In practice, including these extra regressors improved overall model performance only slightly, but allowed the model to better reproduce both monthly trends and the observed increase in burned area over the observation period, a large fraction of which has been attributed to climate change (Abatzoglou and Williams, 2016). Fire risk is thresholded to locations that are more than 50% forested according to NLCD 2016.
We aggregated FIA data on live and dead basal area from a tree-level to a 'condition' level, grouping together conditions representing repeated inventories of the same location. To construct drought and insect risk models, we screened for plots that had at least 2 inventory measurements, which enables estimating a true mortality rate. We next screened out plots that had a "fire" or "human" disturbance code or a "cutting" treatment code to remove major confounding disturbances. We estimated the fraction of mortality over a census interval, which we define as a pair of measurements in two successive years (t₀, t₁).

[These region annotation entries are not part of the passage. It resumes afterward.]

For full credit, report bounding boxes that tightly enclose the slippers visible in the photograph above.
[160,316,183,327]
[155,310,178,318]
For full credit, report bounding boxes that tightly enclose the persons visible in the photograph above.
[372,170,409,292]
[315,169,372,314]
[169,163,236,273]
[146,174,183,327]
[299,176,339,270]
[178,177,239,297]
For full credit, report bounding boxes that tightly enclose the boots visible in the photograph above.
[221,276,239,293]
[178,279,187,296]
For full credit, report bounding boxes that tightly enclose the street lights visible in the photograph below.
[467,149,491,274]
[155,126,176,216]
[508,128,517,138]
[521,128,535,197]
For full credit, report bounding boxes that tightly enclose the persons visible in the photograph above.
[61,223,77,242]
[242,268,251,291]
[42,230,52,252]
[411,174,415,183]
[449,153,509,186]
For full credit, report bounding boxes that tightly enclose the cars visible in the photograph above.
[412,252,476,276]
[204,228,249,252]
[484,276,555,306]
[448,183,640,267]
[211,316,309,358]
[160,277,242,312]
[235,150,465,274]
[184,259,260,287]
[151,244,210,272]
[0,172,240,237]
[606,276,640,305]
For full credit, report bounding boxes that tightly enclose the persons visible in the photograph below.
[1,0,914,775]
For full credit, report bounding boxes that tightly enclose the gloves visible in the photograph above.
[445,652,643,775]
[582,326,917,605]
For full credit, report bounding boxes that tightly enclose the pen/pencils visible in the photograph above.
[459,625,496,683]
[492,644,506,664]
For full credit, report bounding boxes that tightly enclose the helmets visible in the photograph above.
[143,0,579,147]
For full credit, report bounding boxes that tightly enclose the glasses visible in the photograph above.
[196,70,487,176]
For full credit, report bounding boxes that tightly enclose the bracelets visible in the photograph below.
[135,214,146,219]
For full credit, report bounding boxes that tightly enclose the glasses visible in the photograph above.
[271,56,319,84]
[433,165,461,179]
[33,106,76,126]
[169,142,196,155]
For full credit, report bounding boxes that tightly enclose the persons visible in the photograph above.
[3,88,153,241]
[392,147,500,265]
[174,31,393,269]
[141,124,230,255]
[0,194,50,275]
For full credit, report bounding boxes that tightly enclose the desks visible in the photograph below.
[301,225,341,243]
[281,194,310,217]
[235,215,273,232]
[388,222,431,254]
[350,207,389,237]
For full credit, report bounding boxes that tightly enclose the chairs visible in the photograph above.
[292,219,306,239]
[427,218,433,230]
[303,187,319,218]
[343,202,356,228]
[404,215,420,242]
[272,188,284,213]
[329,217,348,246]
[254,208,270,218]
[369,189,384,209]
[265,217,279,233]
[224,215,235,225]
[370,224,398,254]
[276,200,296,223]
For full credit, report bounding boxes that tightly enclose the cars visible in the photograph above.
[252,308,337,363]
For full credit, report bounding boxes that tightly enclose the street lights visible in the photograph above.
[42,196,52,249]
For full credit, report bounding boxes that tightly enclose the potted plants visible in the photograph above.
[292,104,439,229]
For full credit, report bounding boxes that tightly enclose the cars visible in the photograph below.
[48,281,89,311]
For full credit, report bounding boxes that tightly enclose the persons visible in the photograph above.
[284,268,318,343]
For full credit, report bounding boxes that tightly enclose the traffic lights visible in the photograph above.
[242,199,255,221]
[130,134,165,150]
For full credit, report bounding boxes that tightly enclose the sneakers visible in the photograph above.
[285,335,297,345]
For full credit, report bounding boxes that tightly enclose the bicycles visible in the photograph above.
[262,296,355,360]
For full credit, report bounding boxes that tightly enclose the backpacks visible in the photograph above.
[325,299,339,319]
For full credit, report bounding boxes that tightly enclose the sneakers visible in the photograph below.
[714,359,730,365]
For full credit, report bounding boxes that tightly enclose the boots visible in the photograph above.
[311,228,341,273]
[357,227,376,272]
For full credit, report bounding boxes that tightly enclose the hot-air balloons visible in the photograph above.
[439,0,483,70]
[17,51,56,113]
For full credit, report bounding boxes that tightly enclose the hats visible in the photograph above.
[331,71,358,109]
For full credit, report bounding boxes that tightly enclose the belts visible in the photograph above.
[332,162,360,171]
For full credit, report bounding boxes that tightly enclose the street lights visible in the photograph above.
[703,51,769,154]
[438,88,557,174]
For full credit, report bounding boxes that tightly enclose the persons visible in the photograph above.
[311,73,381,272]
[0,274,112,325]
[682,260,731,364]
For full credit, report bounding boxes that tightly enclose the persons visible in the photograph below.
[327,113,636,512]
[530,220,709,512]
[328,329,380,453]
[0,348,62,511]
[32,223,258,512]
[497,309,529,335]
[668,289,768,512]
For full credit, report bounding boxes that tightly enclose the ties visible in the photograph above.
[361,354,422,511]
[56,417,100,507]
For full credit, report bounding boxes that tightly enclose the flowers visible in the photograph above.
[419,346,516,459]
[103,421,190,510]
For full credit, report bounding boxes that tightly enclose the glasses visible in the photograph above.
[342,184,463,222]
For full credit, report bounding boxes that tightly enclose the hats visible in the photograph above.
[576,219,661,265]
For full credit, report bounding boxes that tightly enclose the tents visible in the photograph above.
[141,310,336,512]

The fraction of mortality is defined as the ratio of dead basal area in t₁ to the total live basal area in t₀, which was then normalized by the census length to give annual mortality rates. We computed this ratio separately for each condition. Given that several plots only had one repeated measure (only one census interval), we used the first census interval for all conditions. We modeled ‘drought-related’ mortality as the mortality that occurred during this census interval (with other confounding mortality drivers excluded, see above) and ‘insect-related’ mortality using the “agent code” (AGENTCD) tree-level data, where codes of 10-19 indicate insects as the primary causal agent of death. We note that the drought mortality models include mortality from insects, which was a deliberate decision because insects and drought often co-occur and interact to kill trees in many forests across the US (Anderegg et al. 2015). We also included stand and self-thinning dynamics in model construction (see below).
We fit a statistical model predicting mortality as a function of climatic and stand variables. Given the large prevalence of zeros in our mortality data, we modeled mortality using a "hurdle" model as described in the fire model description, differing only in that the linear model for predicting non-zero values used a beta-distributed (as opposed to Gaussian) link function. The beta-distributed link function for the linear regression was chosen based on inspecting the behavior of the raw data distributions. We implemented the hurdle model in R using the ‘glm’ and ‘betareg’ packages (Cribri-Neto and Zeileis, 2010).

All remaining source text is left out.